**EXERCISE OBJECTIVE**
Please convert every line of the listing below into a numbered list, dropping the blank lines. Leave the pictures out.

=-=-=

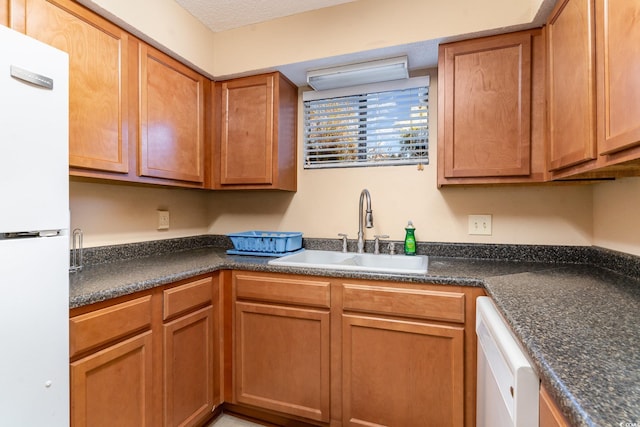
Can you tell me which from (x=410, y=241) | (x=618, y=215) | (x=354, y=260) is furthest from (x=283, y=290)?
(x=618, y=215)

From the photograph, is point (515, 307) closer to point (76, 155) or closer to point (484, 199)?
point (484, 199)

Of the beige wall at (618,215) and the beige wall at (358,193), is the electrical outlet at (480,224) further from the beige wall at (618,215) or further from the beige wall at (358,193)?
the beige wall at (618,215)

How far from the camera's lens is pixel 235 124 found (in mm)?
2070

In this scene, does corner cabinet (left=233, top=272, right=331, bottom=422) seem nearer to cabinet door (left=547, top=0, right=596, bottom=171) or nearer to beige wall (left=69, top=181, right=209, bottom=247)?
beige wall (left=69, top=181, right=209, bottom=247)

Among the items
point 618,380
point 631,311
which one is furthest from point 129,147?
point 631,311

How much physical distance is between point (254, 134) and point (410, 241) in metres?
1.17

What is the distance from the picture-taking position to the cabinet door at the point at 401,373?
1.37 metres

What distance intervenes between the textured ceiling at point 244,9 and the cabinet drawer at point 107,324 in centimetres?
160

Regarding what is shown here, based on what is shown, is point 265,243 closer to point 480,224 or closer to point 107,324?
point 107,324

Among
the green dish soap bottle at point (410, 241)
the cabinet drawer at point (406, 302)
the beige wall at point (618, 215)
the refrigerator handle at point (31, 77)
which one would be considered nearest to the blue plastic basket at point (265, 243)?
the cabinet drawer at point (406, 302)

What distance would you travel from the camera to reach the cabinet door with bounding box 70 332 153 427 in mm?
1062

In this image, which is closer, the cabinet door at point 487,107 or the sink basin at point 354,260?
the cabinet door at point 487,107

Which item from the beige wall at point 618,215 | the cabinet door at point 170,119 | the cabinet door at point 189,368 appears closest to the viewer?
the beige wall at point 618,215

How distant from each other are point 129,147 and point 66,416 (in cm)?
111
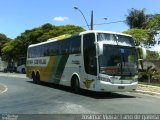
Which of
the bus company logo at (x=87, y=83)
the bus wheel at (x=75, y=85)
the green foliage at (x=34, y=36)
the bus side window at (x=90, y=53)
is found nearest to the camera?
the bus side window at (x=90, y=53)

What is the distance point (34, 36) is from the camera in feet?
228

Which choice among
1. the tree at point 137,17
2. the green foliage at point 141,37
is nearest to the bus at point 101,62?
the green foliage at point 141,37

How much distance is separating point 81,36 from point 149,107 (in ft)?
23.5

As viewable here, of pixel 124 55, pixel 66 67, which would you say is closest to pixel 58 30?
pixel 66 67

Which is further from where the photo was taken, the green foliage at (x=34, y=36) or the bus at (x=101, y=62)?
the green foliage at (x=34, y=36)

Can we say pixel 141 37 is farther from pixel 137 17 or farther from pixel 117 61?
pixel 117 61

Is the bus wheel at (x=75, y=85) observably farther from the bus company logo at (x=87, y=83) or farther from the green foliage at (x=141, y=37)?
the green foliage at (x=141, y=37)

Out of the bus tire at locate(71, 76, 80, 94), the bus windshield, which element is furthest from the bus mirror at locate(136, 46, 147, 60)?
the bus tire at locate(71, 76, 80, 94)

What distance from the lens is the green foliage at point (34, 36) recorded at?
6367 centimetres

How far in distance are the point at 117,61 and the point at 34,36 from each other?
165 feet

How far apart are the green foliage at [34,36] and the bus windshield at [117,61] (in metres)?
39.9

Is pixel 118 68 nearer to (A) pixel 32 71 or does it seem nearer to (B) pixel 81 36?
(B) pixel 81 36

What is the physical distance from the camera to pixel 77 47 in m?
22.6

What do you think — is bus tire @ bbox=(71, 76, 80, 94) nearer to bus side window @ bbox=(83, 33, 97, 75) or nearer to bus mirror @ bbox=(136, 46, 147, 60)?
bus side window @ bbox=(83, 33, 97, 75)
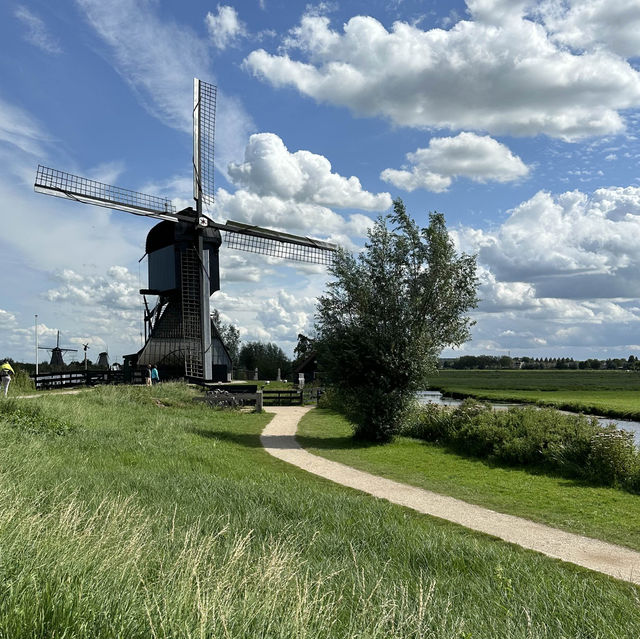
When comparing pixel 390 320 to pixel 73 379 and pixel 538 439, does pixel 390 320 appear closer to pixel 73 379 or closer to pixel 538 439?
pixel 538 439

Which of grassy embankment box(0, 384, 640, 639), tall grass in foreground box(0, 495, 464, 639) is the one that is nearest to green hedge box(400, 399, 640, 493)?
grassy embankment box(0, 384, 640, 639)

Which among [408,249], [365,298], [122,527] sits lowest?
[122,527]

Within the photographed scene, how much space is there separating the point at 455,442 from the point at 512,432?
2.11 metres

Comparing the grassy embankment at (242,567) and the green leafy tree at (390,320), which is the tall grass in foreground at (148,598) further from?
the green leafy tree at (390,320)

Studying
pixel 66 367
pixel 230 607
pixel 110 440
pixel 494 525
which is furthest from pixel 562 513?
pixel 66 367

=-=-=

**TASK SOLUTION**
1. Can you tell me which from (x=410, y=241) | (x=618, y=215) | (x=354, y=260) is furthest from (x=283, y=290)?
2. (x=618, y=215)
3. From the photograph, is point (515, 307) closer to point (76, 155) or closer to point (484, 199)?
4. point (484, 199)
5. Of the beige wall at (618,215) and the beige wall at (358,193), is the electrical outlet at (480,224) further from the beige wall at (618,215) or further from the beige wall at (358,193)?
6. the beige wall at (618,215)
7. How far from the camera's lens is pixel 235 124 found (in mm)?
8. 2070
9. In this scene, does corner cabinet (left=233, top=272, right=331, bottom=422) seem nearer to cabinet door (left=547, top=0, right=596, bottom=171) or nearer to beige wall (left=69, top=181, right=209, bottom=247)?
10. beige wall (left=69, top=181, right=209, bottom=247)
11. Among the items
12. point 618,380
13. point 631,311
14. which one is furthest from point 129,147?
15. point 631,311
16. How much physical distance is between point (254, 134) and point (410, 241) in metres?
17. 1.17
18. What is the distance from the picture-taking position to the cabinet door at the point at 401,373?
19. 1.37 metres
20. What distance intervenes between the textured ceiling at point 244,9 and the cabinet drawer at point 107,324 in centimetres?
21. 160
22. Regarding what is shown here, based on what is shown, is point 265,243 closer to point 480,224 or closer to point 107,324?
23. point 107,324
24. Among
25. the green dish soap bottle at point (410, 241)
26. the cabinet drawer at point (406, 302)
27. the beige wall at point (618, 215)
28. the refrigerator handle at point (31, 77)
29. which one would be considered nearest to the blue plastic basket at point (265, 243)?
30. the cabinet drawer at point (406, 302)
31. What distance would you travel from the camera to reach the cabinet door with bounding box 70 332 153 427 in mm?
32. 1062
33. In this image, which is closer, the cabinet door at point 487,107 or the sink basin at point 354,260?
34. the cabinet door at point 487,107
35. Which item from the beige wall at point 618,215 | the cabinet door at point 170,119 | the cabinet door at point 189,368 appears closest to the viewer?
36. the beige wall at point 618,215
37. How distant from each other are point 129,147 and point 66,416 (in cm)?
38. 111
39. Which of
40. the bus company logo at (x=87, y=83)
41. the bus wheel at (x=75, y=85)
42. the green foliage at (x=34, y=36)
43. the bus side window at (x=90, y=53)
44. is found nearest to the camera?
45. the bus side window at (x=90, y=53)
46. What is the distance point (34, 36) is from the camera in feet?
47. 228
48. Which choice among
49. 1. the tree at point 137,17
50. 2. the green foliage at point 141,37
51. is nearest to the bus at point 101,62?
52. the green foliage at point 141,37
53. How much distance is separating point 81,36 from point 149,107 (in ft)?
54. 23.5
55. As viewable here, of pixel 124 55, pixel 66 67, which would you say is closest to pixel 58 30?
56. pixel 66 67
57. Which is further from where the photo was taken, the green foliage at (x=34, y=36) or the bus at (x=101, y=62)?
58. the green foliage at (x=34, y=36)
59. Can we say pixel 141 37 is farther from pixel 137 17 or farther from pixel 117 61?
60. pixel 117 61
61. Is the bus wheel at (x=75, y=85) observably farther from the bus company logo at (x=87, y=83) or farther from the green foliage at (x=141, y=37)?
62. the green foliage at (x=141, y=37)
63. Out of the bus tire at locate(71, 76, 80, 94), the bus windshield, which element is furthest from the bus mirror at locate(136, 46, 147, 60)?
64. the bus tire at locate(71, 76, 80, 94)
65. What distance from the lens is the green foliage at point (34, 36) recorded at?
66. 6367 centimetres
67. How far in distance are the point at 117,61 and the point at 34,36 from each other?
68. 165 feet
69. How far apart are the green foliage at [34,36] and the bus windshield at [117,61] (in metres)?
70. 39.9
71. Is pixel 118 68 nearer to (A) pixel 32 71 or does it seem nearer to (B) pixel 81 36?
72. (B) pixel 81 36
73. What is the physical distance from the camera to pixel 77 47 in m?
74. 22.6
75. What do you think — is bus tire @ bbox=(71, 76, 80, 94) nearer to bus side window @ bbox=(83, 33, 97, 75) or nearer to bus mirror @ bbox=(136, 46, 147, 60)?
76. bus side window @ bbox=(83, 33, 97, 75)
77. When comparing pixel 390 320 to pixel 73 379 and pixel 538 439, does pixel 390 320 appear closer to pixel 73 379 or closer to pixel 538 439?
78. pixel 538 439
79. Which of grassy embankment box(0, 384, 640, 639), tall grass in foreground box(0, 495, 464, 639) is the one that is nearest to green hedge box(400, 399, 640, 493)?
80. grassy embankment box(0, 384, 640, 639)
81. Which among [408,249], [365,298], [122,527] sits lowest?
82. [122,527]
83. Within the photographed scene, how much space is there separating the point at 455,442 from the point at 512,432?
84. 2.11 metres
85. Comparing the grassy embankment at (242,567) and the green leafy tree at (390,320), which is the tall grass in foreground at (148,598) further from?
86. the green leafy tree at (390,320)
87. Studying
88. pixel 66 367
89. pixel 230 607
90. pixel 110 440
91. pixel 494 525
92. which is furthest from pixel 562 513?
93. pixel 66 367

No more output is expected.